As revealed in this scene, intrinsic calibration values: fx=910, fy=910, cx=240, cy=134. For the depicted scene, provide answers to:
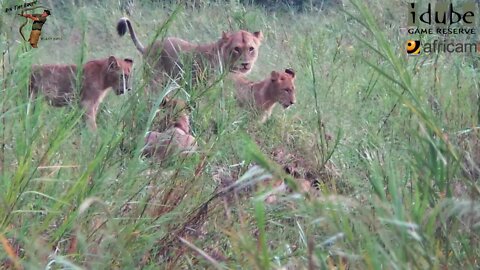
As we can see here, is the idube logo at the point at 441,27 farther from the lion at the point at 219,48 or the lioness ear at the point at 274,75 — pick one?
the lion at the point at 219,48

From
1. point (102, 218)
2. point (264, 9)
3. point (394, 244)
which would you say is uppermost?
point (394, 244)

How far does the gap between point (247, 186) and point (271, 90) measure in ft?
9.84

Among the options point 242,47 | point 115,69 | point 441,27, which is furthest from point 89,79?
point 441,27

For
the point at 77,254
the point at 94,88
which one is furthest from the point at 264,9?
the point at 77,254

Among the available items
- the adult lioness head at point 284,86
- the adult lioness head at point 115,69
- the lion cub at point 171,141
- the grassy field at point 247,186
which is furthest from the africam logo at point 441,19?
the lion cub at point 171,141

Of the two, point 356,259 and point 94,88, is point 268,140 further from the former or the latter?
point 356,259

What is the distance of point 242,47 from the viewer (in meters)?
6.61

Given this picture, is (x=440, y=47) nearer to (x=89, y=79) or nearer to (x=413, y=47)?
(x=413, y=47)

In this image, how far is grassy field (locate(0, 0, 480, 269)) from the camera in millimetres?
1961

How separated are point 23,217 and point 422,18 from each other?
465 cm

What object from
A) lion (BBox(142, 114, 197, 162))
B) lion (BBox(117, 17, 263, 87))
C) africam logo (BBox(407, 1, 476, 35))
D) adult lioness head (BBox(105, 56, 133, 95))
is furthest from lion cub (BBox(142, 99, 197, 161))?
africam logo (BBox(407, 1, 476, 35))

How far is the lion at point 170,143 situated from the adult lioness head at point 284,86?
1763mm

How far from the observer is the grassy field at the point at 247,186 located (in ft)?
6.43

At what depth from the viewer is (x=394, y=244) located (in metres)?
2.17
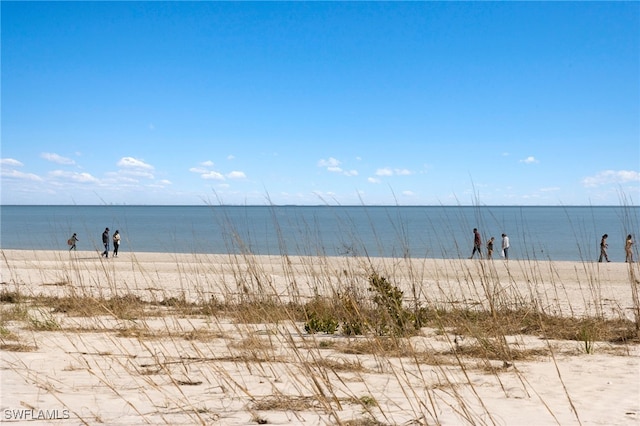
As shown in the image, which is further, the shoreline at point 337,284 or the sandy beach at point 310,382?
the shoreline at point 337,284

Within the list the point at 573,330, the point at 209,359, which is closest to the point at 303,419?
the point at 209,359

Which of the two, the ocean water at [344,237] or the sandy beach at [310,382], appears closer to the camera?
the sandy beach at [310,382]

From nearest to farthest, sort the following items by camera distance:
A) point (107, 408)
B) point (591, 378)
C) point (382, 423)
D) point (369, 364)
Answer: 1. point (382, 423)
2. point (107, 408)
3. point (591, 378)
4. point (369, 364)

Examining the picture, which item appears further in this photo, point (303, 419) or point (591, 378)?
point (591, 378)

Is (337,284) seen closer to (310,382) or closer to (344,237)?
(310,382)

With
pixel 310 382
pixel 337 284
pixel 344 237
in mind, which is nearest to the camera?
pixel 310 382

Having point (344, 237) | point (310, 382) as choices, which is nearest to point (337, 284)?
point (310, 382)

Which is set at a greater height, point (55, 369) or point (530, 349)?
point (55, 369)

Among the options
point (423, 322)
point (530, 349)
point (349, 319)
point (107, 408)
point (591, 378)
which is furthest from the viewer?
point (423, 322)

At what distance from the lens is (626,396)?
431 centimetres

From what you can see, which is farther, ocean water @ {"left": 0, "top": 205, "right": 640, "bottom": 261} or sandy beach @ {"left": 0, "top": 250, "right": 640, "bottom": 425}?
ocean water @ {"left": 0, "top": 205, "right": 640, "bottom": 261}

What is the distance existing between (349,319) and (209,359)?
2.15 m

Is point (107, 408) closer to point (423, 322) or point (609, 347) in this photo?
point (423, 322)

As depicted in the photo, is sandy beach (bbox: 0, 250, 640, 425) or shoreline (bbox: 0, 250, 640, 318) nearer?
sandy beach (bbox: 0, 250, 640, 425)
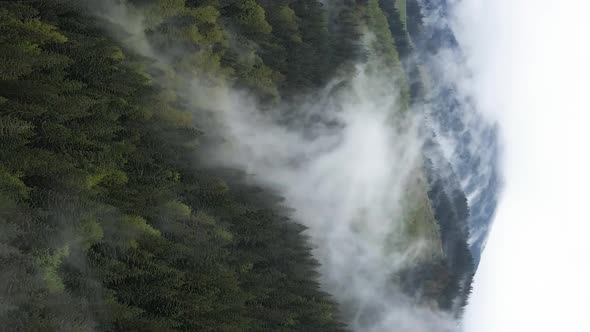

----

Rewrite all of the data above as a numbered list with one line per entry. Omit the blank lines and the pictures.

SOLUTION TO THIS TASK.
1. As revealed in this scene, intrinsic calibration values: fx=910, fy=910, cx=240, cy=134. For the depicted scene, provide answers to:
2. As we can see here, is the idube logo at the point at 441,27 farther from the lion at the point at 219,48 or the lioness ear at the point at 274,75 — pick one?
3. the lion at the point at 219,48
4. From
5. 1. point (102, 218)
6. 2. point (264, 9)
7. 3. point (394, 244)
8. which would you say is uppermost?
9. point (394, 244)
10. How far does the gap between point (247, 186) and point (271, 90) measure in ft?
11. 9.84
12. Among the options point 242,47 | point 115,69 | point 441,27, which is furthest from point 89,79?
13. point 441,27
14. For
15. the point at 77,254
16. the point at 94,88
17. which one is furthest from the point at 264,9?
18. the point at 77,254
19. Among the available items
20. - the adult lioness head at point 284,86
21. - the adult lioness head at point 115,69
22. - the lion cub at point 171,141
23. - the grassy field at point 247,186
24. which is furthest from the africam logo at point 441,19?
25. the lion cub at point 171,141
26. Of the two, point 356,259 and point 94,88, is point 268,140 further from the former or the latter?
27. point 356,259
28. What is the distance of point 242,47 from the viewer (in meters)?
29. 6.61
30. Given this picture, is (x=440, y=47) nearer to (x=89, y=79) or nearer to (x=413, y=47)?
31. (x=413, y=47)
32. In this image, how far is grassy field (locate(0, 0, 480, 269)) from the camera in millimetres?
33. 1961
34. How separated are point 23,217 and point 422,18 from each other?
35. 465 cm
36. What object from
37. A) lion (BBox(142, 114, 197, 162))
38. B) lion (BBox(117, 17, 263, 87))
39. C) africam logo (BBox(407, 1, 476, 35))
40. D) adult lioness head (BBox(105, 56, 133, 95))
41. is furthest from lion cub (BBox(142, 99, 197, 161))?
42. africam logo (BBox(407, 1, 476, 35))
43. How far is the lion at point 170,143 situated from the adult lioness head at point 284,86?
44. 1763mm
45. How far from the observer is the grassy field at the point at 247,186 located (in ft)?
46. 6.43
47. At what depth from the viewer is (x=394, y=244) located (in metres)?
48. 2.17
49. As shown in the image, which is further, the shoreline at point 337,284 or the sandy beach at point 310,382?
50. the shoreline at point 337,284
51. Within the list the point at 573,330, the point at 209,359, which is closest to the point at 303,419?
52. the point at 209,359
53. Which of the two, the ocean water at [344,237] or the sandy beach at [310,382], appears closer to the camera?
54. the sandy beach at [310,382]
55. From nearest to farthest, sort the following items by camera distance:
56. A) point (107, 408)
57. B) point (591, 378)
58. C) point (382, 423)
59. D) point (369, 364)
60. Answer: 1. point (382, 423)
61. 2. point (107, 408)
62. 3. point (591, 378)
63. 4. point (369, 364)
64. Examining the picture, which item appears further in this photo, point (303, 419) or point (591, 378)?
65. point (591, 378)
66. Is (337,284) seen closer to (310,382) or closer to (344,237)?
67. (310,382)
68. With
69. pixel 310 382
70. pixel 337 284
71. pixel 344 237
72. in mind, which is nearest to the camera?
73. pixel 310 382
74. Having point (344, 237) | point (310, 382) as choices, which is nearest to point (337, 284)?
75. point (310, 382)
76. Which is set at a greater height, point (55, 369) or point (530, 349)?
77. point (55, 369)
78. Among the options
79. point (423, 322)
80. point (530, 349)
81. point (349, 319)
82. point (107, 408)
83. point (591, 378)
84. which is furthest from the viewer?
85. point (423, 322)
86. At what distance from the lens is (626,396)?
87. 431 centimetres
88. From what you can see, which is farther, ocean water @ {"left": 0, "top": 205, "right": 640, "bottom": 261} or sandy beach @ {"left": 0, "top": 250, "right": 640, "bottom": 425}?
89. ocean water @ {"left": 0, "top": 205, "right": 640, "bottom": 261}
90. What is the distance existing between (349,319) and (209,359)?
91. 2.15 m
92. Is point (107, 408) closer to point (423, 322) or point (609, 347) in this photo?
93. point (423, 322)
94. As depicted in the photo, is sandy beach (bbox: 0, 250, 640, 425) or shoreline (bbox: 0, 250, 640, 318) nearer?
95. sandy beach (bbox: 0, 250, 640, 425)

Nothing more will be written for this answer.